Re: [RFC][patch 1/5] move clock source related code toclocksource.c

From: Martin Schwidefsky
Date: Mon Jul 27 2009 - 07:56:25 EST


On Fri, 24 Jul 2009 17:08:47 -0700
john stultz <johnstul@xxxxxxxxxx> wrote:

> On Thu, 2009-07-23 at 12:52 +0200, Martin Schwidefsky wrote:
> > On Wed, 22 Jul 2009 17:28:20 -0700
> > john stultz <johnstul@xxxxxxxxxx> wrote:
> > > 2) Structure names aren't too great right now. Not sure timeclock is
> > > what I want to use, probably system_time or something. Will find/replace
> > > before the next revision is sent out.
> >
> > I've picked the name struct timekeeper.
>
> Nice. I like this name.

Agreed then.

> > > 5) The TSC clocksource uses cycles_last to avoid very slight skew issues
> > > (that otherwise would not be noticed). Not sure how to fix that if we're
> > > pulling cycles_last (which is purely timekeeping state) out of the
> > > clocksource. Will have to think of something.
> >
> > That is an ugly one. A similar thing exists in the s390 backend where I
> > want to reset the timekeeping to precise values after the clocksource
> > switch from jiffies. The proper solution probably is to allow
> > architectures to override the default clocksource. The jiffies
> > clocksource doesn't make any sense on s390.
>
> Yea. Still not sure what a good fix is here. We need some way for the
> TSC to check if its slightly behind another cpu. Alternatively we could
> create a flag (SLIGHTLY_UNSYNCED or something) where we then do the
> quick comparison in the timekeeping code instead of the clocksource read
> implementation? It would really only be useful for the TSC and would
> clutter the code up somewhat, so I'm not sure I really like it, but
> maybe that would work.

For my next version of the patch series I will leave the cycle_last in
the struct clocksource. Small, manageable steps, if we find a way to
move it then we can do that later on as well.

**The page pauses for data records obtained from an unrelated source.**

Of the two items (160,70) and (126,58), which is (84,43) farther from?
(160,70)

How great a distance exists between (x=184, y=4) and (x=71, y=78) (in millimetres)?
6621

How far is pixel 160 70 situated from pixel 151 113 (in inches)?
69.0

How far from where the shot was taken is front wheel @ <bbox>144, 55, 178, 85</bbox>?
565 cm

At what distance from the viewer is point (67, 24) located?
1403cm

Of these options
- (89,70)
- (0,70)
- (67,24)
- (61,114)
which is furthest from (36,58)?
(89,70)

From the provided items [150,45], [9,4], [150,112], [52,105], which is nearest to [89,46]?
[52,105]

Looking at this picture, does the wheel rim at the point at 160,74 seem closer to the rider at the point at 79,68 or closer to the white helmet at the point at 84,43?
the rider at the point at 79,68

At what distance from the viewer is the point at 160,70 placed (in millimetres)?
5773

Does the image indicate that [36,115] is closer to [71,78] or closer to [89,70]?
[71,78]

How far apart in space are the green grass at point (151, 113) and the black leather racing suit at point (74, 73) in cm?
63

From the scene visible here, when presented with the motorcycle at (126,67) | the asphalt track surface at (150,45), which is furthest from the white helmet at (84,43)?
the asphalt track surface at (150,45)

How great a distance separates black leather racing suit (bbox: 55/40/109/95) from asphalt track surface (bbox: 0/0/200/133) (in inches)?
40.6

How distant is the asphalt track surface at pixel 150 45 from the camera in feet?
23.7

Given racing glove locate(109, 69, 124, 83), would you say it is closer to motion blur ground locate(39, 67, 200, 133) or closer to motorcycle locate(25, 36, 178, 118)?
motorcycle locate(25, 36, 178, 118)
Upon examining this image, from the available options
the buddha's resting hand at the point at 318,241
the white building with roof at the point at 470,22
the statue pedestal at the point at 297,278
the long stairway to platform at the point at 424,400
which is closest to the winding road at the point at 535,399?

> > > 3) Once all arches are converted to using read_persistent_clock(), then
> > > the arch specific time initialization can be dropped. Removing the
> > > majority of direct xtime structure accesses.
> >
> > Only if the read_persistent_clock allows for a better resolution than
> > seconds. With my cputime accounting hat on: seconds are not good
> > enough..
>
> cputime accounting? read_persistent_clock is only used for time
> initialization. But yea, it could be extended to return a timespec.

Exactly!

> > > 4) Then once the remaining direct wall_to_monotonic and xtime accessors
> > > are moved to timekeeping.c we can make those both static and embed them
> > > into the core timekeeping structure.
> >
> > Both should not be accessed at a rate that makes it necessary to read
> > from the values directly. An accessor should be fine I think.
>
> Yea its just a matter of cleaning things up.

Nod.

> > > But let me know if this patch doesn't achieve most of the cleanup you
> > > wanted to see.
> >
> > We are getting there. I wonder if it is really necessary to pull
> > xtime_cache, raw_time, total_sleep_time and timekeeping_suspended into
> > the struct timeclock. I would prefer the semantics that the struct
> > timekeeper / timeclock contains the internal values of the timekeeping
> > code for the currently selected clock source. xtime is not clock
> > specific.
>
> Its not necessary. Although I do like the idea of pulling all the values
> protected by the xtime_lock into one structure so its clear what we're
> protecting. As it is now, jiffies, ntp state and a whole host of other
> data is covered by it, so it would be a ways off until all that logic
> could be dethreaded.

Yea, I guess that makes sense. Gives us something to do in the near
future. For now I do what is not too complicated to implement.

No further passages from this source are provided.